Increased Severing Capacity

In the proposed rule, BSEE contemplated including a requirement for operators to “install technology that is capable of severing any components of the drill string (excluding drill bits) . . . within ten years from publication of the final rule.”  Industry commenters generally opposed this provision, noting that such a requirement would be expensive and extremely difficult to meet, even within a ten-year compliance period.

While BSEE says that it continues to believe that there may be value in such a severing requirement, the agency decided not to include the requirement in the Final Rule.  Instead, it stated that it will continue to review severing technology on a periodic basis, with the intent to conclude its review within seven years of the effective date of the Final Rule.
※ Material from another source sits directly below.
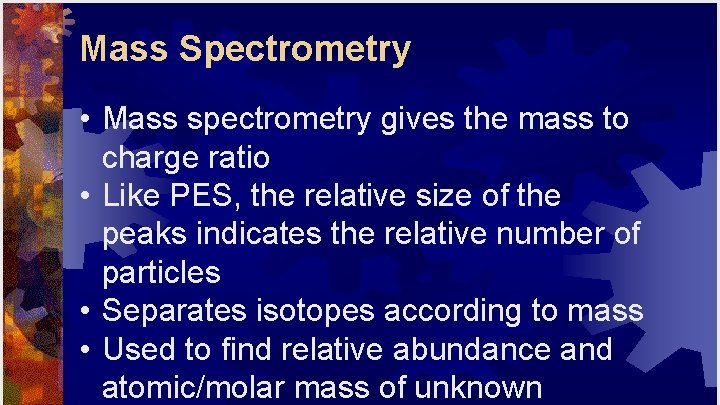 Mass Spectrometry

• Mass spectrometry gives the mass to charge ratio
• Like PES, the relative size of the peaks indicates the relative number of particles
• Separates isotopes according to mass
• Used to find relative abundance and atomic/molar mass of unknown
BOP Pressure Testing Intervals

BSEE initially had requested comments on what should be a required  frequency for  BOP pressure testing, asking whether the BOP pressure testing interval should be seven days, 14 days (as proposed), or 21 days.  Most industry commenters supported increasing the pressure testing interval for workover and decommissioning BOPs from seven days, and recommended increasing the testing interval for all BOPs to 21 days, noting, among other benefits, that longer intervals would reduce wear and tear on equipment.

Based upon industry comments, the Final Rule increases the test interval for workover and decommissioning BOPs to 14 days.  BSEE, however, was not swayed by industry’s position that a 21-day interval would lead to greater system reliability.

Implications of the Final Rule

The Final Rule will create significant additional expense and burdens for those engaged in exploration, development, and production activities on the OCS.  Ultimately, these added economic and compliance costs, together with other regulatory burdens, could force some smaller operators out of business and drive larger operators away from the federal OCS toward countries with less prescriptive regulatory environments or other opportunities.

One of the difficulties in assessing the potential impacts of the Final Rule is that BSEE and industry have taken very different views as to the costs of rule implementation.  In the proposed rule, BSEE undertook a Regulatory Impact Analysis (“RIA”), which found that the initial cost of rule implementation would total near $165 million in the first year of implementation, and between $77 million and $99 million in the nine years thereafter.  While BSEE projected that the proposed rule would have a “significant impact on a substantial number of small entities” and would impose a federal mandate “that may result in the expenditure by the private sector of $100 million or more[,]” the agency said it believed that implementation of the rule would cost less than $1 billion.

Industry has strongly criticized BSEE’s estimates.  One integrated major, for example, has argued that implementation of the Final Rule could total $25 billion over 10 years and render development and production of many offshore discoveries uneconomic.  Other critics assert that BSEE has failed to adequately account for the indirect impacts of the rule, such as job losses resulting from a contraction of the U.S. offshore oil and gas industry.  BSEE rejects these claims, arguing that these potential impacts are too speculative and therefore fall outside the scope of the analysis required by the Office of Management and Budget.

While BSEE’s assertion is technically true—some of the asserted indirect costs of the rule do fall outside the scope of the requirements for an RIA as mandated by Executive Order 12866—industry’s concerns are more grounded in reality.  When the Final Rule is viewed in concert with other recent actions by the Department of the Interior—such as the Bureau of Ocean Energy Management’s (“BOEM”) publication of proposed revised air quality regulations and BOEM’s efforts to amend its financial assurance regulations and policies—the costs of operating on the OCS are (or soon will be) dramatically higher than they were a decade ago.  Combined with the extended period of low oil and gas prices, many smaller companies are struggling to remain solvent—as illustrated by multiple bankruptcies in the industry—while larger companies are rethinking their exploration and production strategies, choosing to move onshore to projects with shorter life-cycles and less intensive capital costs.